2/17/2005

Standards

Filed under: — Dan @ 11:10 am

What should have been the biggest tech story of yesterday - that a Chinese research team has “broken” the SHA-1 encryption scheme repeatedly and in far fewer attempts than brute force would require - was overshadowed by an announcement of another kind: that Microsoft will release Internet Explorer 7 for WinXP before the next version of Windows ships.

The IE7 announcement link above leads to the official Internet Explorer weblog, on which comments are enabled. As you might expect, the comments for the IE7 announcement are both numerous and, in most cases, inane.

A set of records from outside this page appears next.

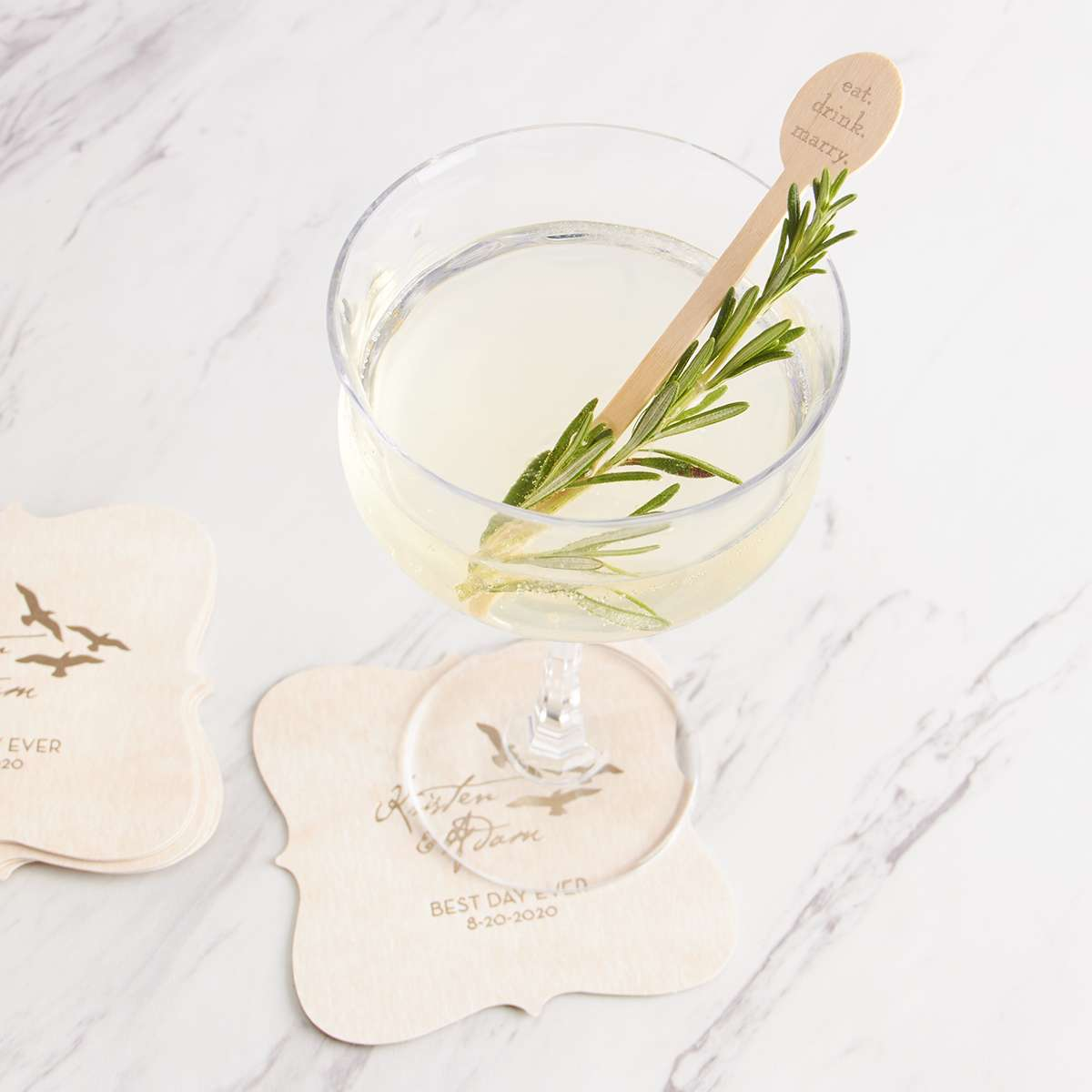 signature cocktail rosemary gimlet
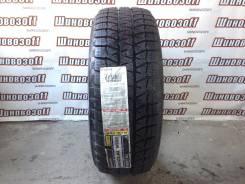 Bridgestone Blizzak WS-80. Зимние, без шипов, 2014 год, без износа, 4 шт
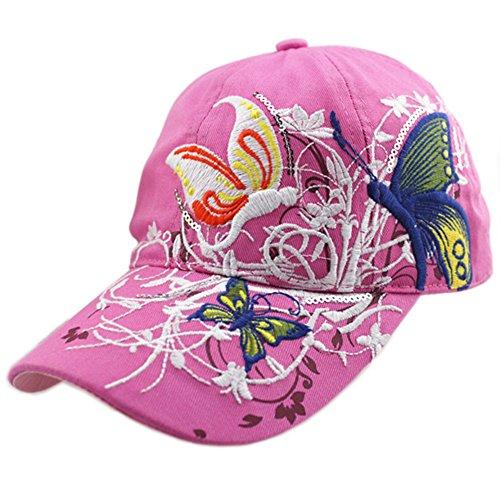Deer Mum Ladies Denim Jean Campagne Embroidered Ajustable Baseball Cap Cowboy Hat (Hot Pink)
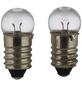 VARTA LED-Leuchtmittel, E10, weiß, 6,2 lm-Thumbnail
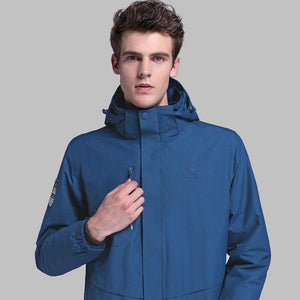 Men 3 in 1 Water Repellent Jacket - CAMEL
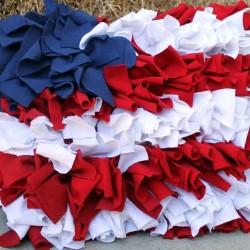 Patriotic Ruffle Pillows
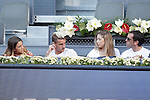 Atletico de Madrid's players Antoine Griezmann (l) and Diego Godin with theirs wives during Madrid Open Tennis 2015 match.May, 8, 2015.(ALTERPHOTOS/Acero)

Since no new specific features/capabilities have been announced other than a desire to make web browsing more secure, you’ll find the comment thread littered with begging, pleading, and cajoling to get IE to finally support the things that all other browsers support - the full CSS standard. Alpha PNG support. Support for the application/xhtml+xml MIME type. You know, the usual suspects.

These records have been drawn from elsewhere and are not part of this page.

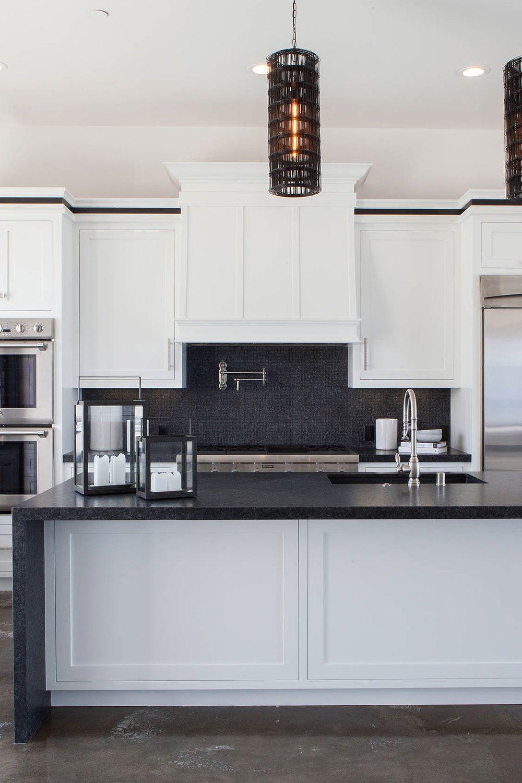 50+ Black Countertop Backsplash Ideas (Tile Designs, Tips ... on Best Backsplash For Black Countertops  id=33262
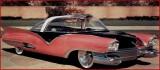 1955_Ford_Mystere.jpg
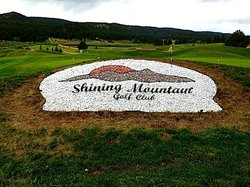 Shining Mountain Golf Club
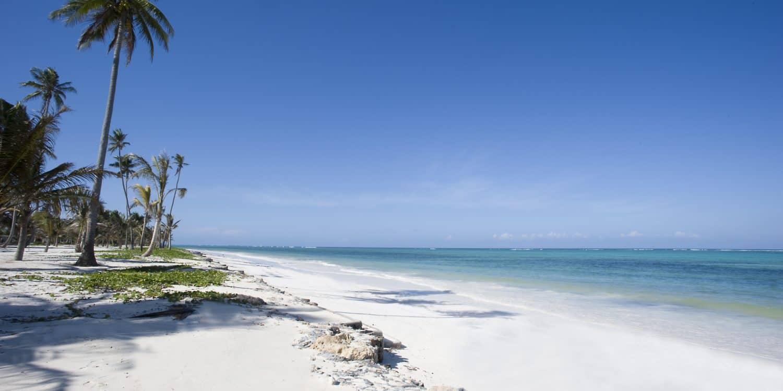 Stranden på Baraza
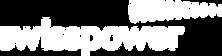 yc-partner-swisspower.png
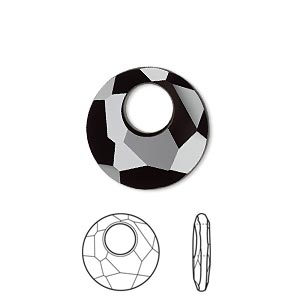 drop, swarovski crystals, crystal passions, jet, 18mm faceted victory pendant (6041). sold per pkg of 6.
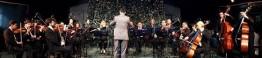Orquestra Sinfônica de Gramado - Crédito Cleiton Thiele_d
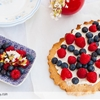 Shortbread with berries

There’s also a great deal of Firefox/Apache/Apple/Open Source vs. Microsoft bickering. There’s plenty of stupidity on both sides of the fence and I’ve been around the block enough to know not to get sucked in by trolls. However, one argument is made by the pro-MS camp with such sincerity that I believe it to be the genuine thinking of Redmond’s loyalists. Unfortunately, it’s so utterly backward, it’s motivated me to write this inordinately long post. :)

The thinking, to the best of my understanding, goes like this - “standards are for the weak - Microsoft is out front innovating and pioneering the web experience with IE and .Net and if a few standards get mangled or ignored along the way, so be it. I’d rather see ‘gee whiz’ technology coming from MS than every standard from slow, irrelevant standards bodies catered to.”

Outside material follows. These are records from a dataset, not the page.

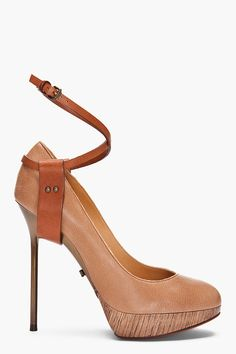 Lanvin - Ankle Strap Pumps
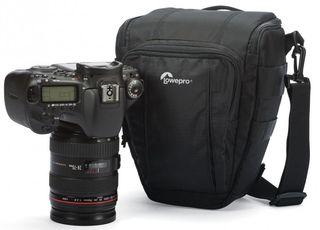 Lowepro Toploader Zoom 50 AW II
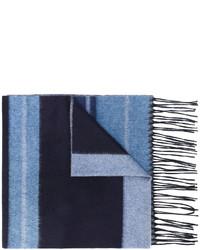 hellblauer horizontal gestreifter Schal von Salvatore Ferragamo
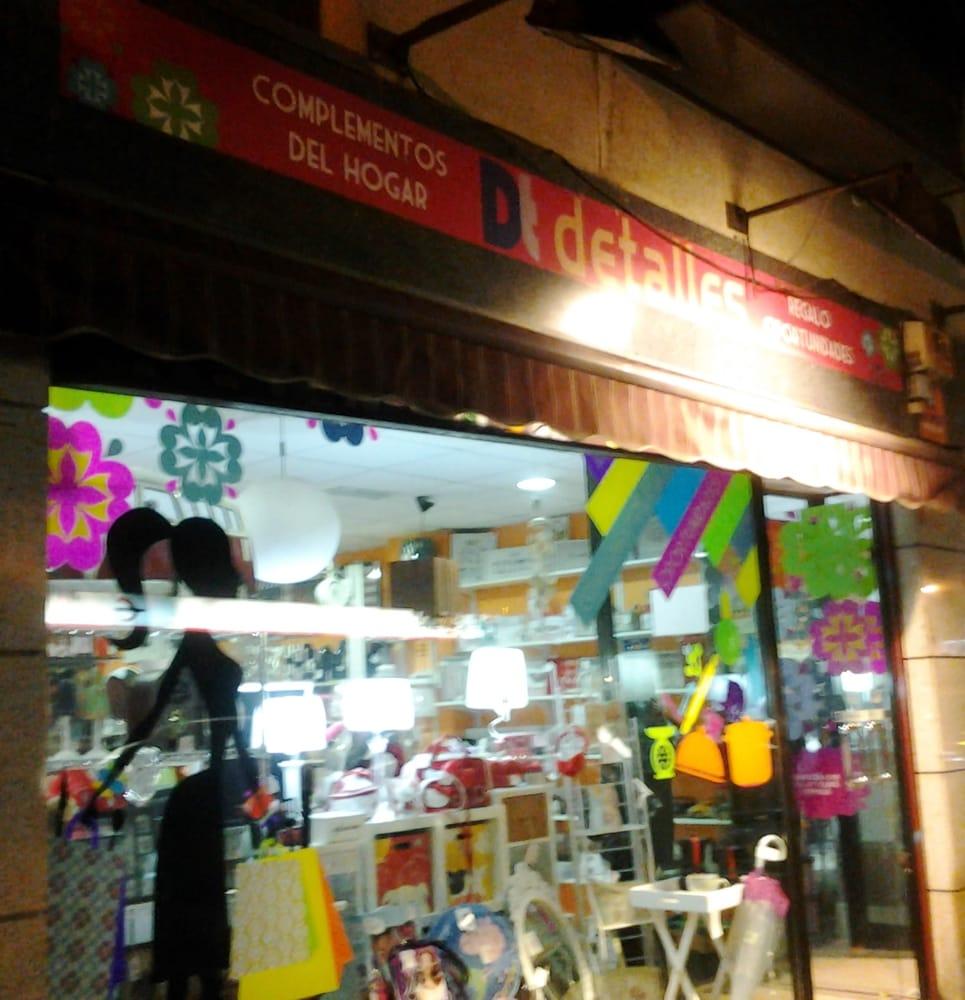 Detalles tienda de telas calle de ayala 101 - Telas salamanca ...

The problem with this line of thinking (other than the fact that anyone who thinks .Net is a compelling technology compared to Java is mentally ill) is that it has to be motivated by a very, very narrow worldview - I’m thinking the “technology experts” who hold these beliefs do not have any practical experience with large companies and the way that global commerce takes place on a meaningful level. In a small-to-medium sized company, you’re more than likely focused on doing your thing and doing it well - trying to establish yourself as a player. You’ve got to be very focused, because if you don’t develop your differentiators then you can’t get your foot in the door, and if you don’t build relationships based on high-quality interactions with customers and partners, you can’t stay there. In this mode, buying in to low-cost, proprietary software that can be supported by an abundant, cheap labor supply could not only work, it might even make sense - temporarily.

Once you’re in the game, though, there’s only two ways to increase profits - by growing revenue and by decreasing cost. Growing revenue can mean diversifying your product/service line and selling to your existing customer base, doing more of what you’re already doing, getting more customers, or some combination. Revenue growth isn’t easy, but reducing cost can be even harder - it requires innovation. It means finding ways to do the same thing faster and cheaper while maintaining a level of quality that doesn’t sink your relationships. This could be anything from automating tasks with technology to finding more efficient ways to interact with the people you buy from and sell to.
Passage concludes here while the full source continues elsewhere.